··· Exercise passage ···

Clearly autism is a public health concern, more urgent by the minute. While some of the increase in diagnosis is due to better identification, there is a great deal unknown about the reasons behind the increase. There is no single gene that causes autism, but genetic studies are yielding important clues. A variety of environmental factors may contribute to autism, and different people may have autism due to different causes. Until the causes are identified, it is likely that the increase will continue.
The CDC study also found that far fewer Hispanic children are being diagnosed than the number expected based on their representation in the total population. The estimated prevalence of autism spectrum disorders was significantly lower among Hispanic children than among non-Hispanic white children significantly lower than among non-Hispanic black children in the majority of the states included in the study. This, along with U.S. Department of Education figures that indicate that Hispanic children are under-represented in the category of autism in Special Education (and not over-represented in another category), points to under-diagnosis of autism in Hispanic children. It is possible that if all the Hispanic children who actually have autism are evaluated and identified, the incidence figures will be even higher than they are now. Socio-economic and cultural factors such as access to medical care and a language barrier can be obstacles to evaluation and diagnosis.
In light of these facts and figures, and the daily demands of meeting the multiple, complex needs of individuals with autism, Asperger Syndrome or Pervasive Developmental Disorder (PDD) parents and professionals need reliable, practical information to understand what autism is, and find effective ways to treat the social, communication, and behavioral features of the developmental disorder. With so much competing and conflicting information flooding the media, parents and professionals need to learn about effective, evidence-based approaches and practical advice for everyday challenges.
The Hearts for Autism Fund, Community Outreach of Southern New Mexico, and AIT Kids have joined together to bring autism expert Emily Iland, M.A. to Las Cruces to share her personal and professional insights in two free seminars, one in English and one in Spanish, on April 14 at the New Mexico Farm and Ranch Heritage Museum, Las Cruces New Mexico.

···

**Tasks to perform:**
1. Answer these questions using the autism passage:
(a) Does a single gene cause autism?
(b) Which two socio-economic and cultural factors are given as possible obstacles to evaluation and diagnosis?
(c) At what venue will the two seminars take place?
2. Continue the autism passage from the point at which it ends.
The rows that follow were taken from a different source.

··· Extracted information ···

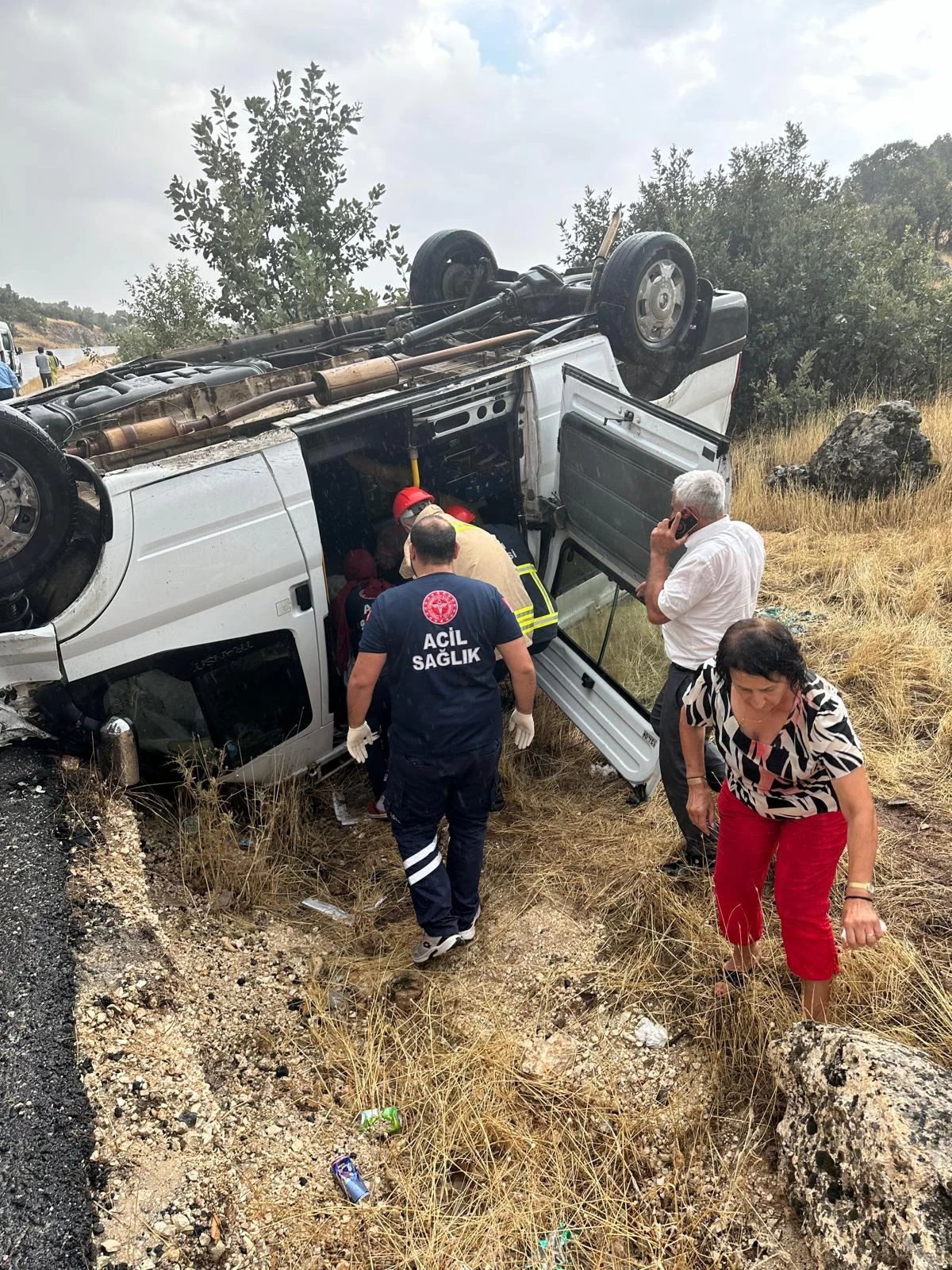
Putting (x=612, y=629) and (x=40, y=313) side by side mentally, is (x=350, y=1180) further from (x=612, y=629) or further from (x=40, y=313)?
(x=40, y=313)

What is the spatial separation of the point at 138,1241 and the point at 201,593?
78.0 inches

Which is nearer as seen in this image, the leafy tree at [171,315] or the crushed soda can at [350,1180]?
the crushed soda can at [350,1180]

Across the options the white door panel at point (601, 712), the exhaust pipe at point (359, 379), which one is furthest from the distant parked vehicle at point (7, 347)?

···

**Set of answers:**
1.
(a) No, there is no single gene that causes autism.
(b) Access to medical care and a language barrier.
(c) The New Mexico Farm and Ranch Heritage Museum in Las Cruces, New Mexico.

2.
Emily Iland, M.A., is a parent, author, advocate, educator and leader in the autism community. She is the co-author of Autism Spectrum Disorders from A to Z (2004), and translator and publisher of the award-winning Spanish version, Los Trastornos del Espectro de Autismo de la A a la Z (2005). Emily’
Ms. Iland is an adjunct professor at California State University Northridge in the Department of Education. She is a founder of the award-winning CLEAR safety Program in Santa Clarita, California, designed to reduce criminal involvement of individuals with disabilities through a collaborative, multi-faceted, community-wide education program. Emily is the mother of three children, one of whom is an adult with ASD.
From 9:00-11:30 a.m. Ms. Iland will present El Autismo: Información Esencial
Parents of children who are newly diagnosed with autism spectrum disorders often have no idea what autism is, exactly how it affects their child, or what to do. Families can be stressed and intimidated by the challenges of raising a child with ASD, and not know where to turn for help. Teachers and other professionals new to autism also have similar questions.
This workshop in Spanish is particularly important because many Hispanic children are not being diagnosed with autism due to an information barrier and a language barrier. The workshop offers clear information that helps parents understand what autism is, know why their child received the diagnosis, and identify the kind of help and support the child or adult may need.
Attendees will understand the meaning of the diagnostic criteria for Autism and Asperger Syndrome and at a personal level, be able to identify the features of autism that a specific person has. To help them navigate the education and service systems, participants will learn to clearly describe an individual’s needs to educators and other service providers. Finally, to increase understanding and support participants will learn to explain what autism is to others, including to the person with autism
From 12:30-2:30 pm, Ms. Iland will present Ten Essential Skills That Everyone Needs to Know.
Participants will learn about the ten essential skills that can increase safety, success, and independence for people of any age. The presentation includes real-life examples and strategies for teaching, preventing problems in the community, and increasing community participation for individuals on the autism spectrum and related disabilities.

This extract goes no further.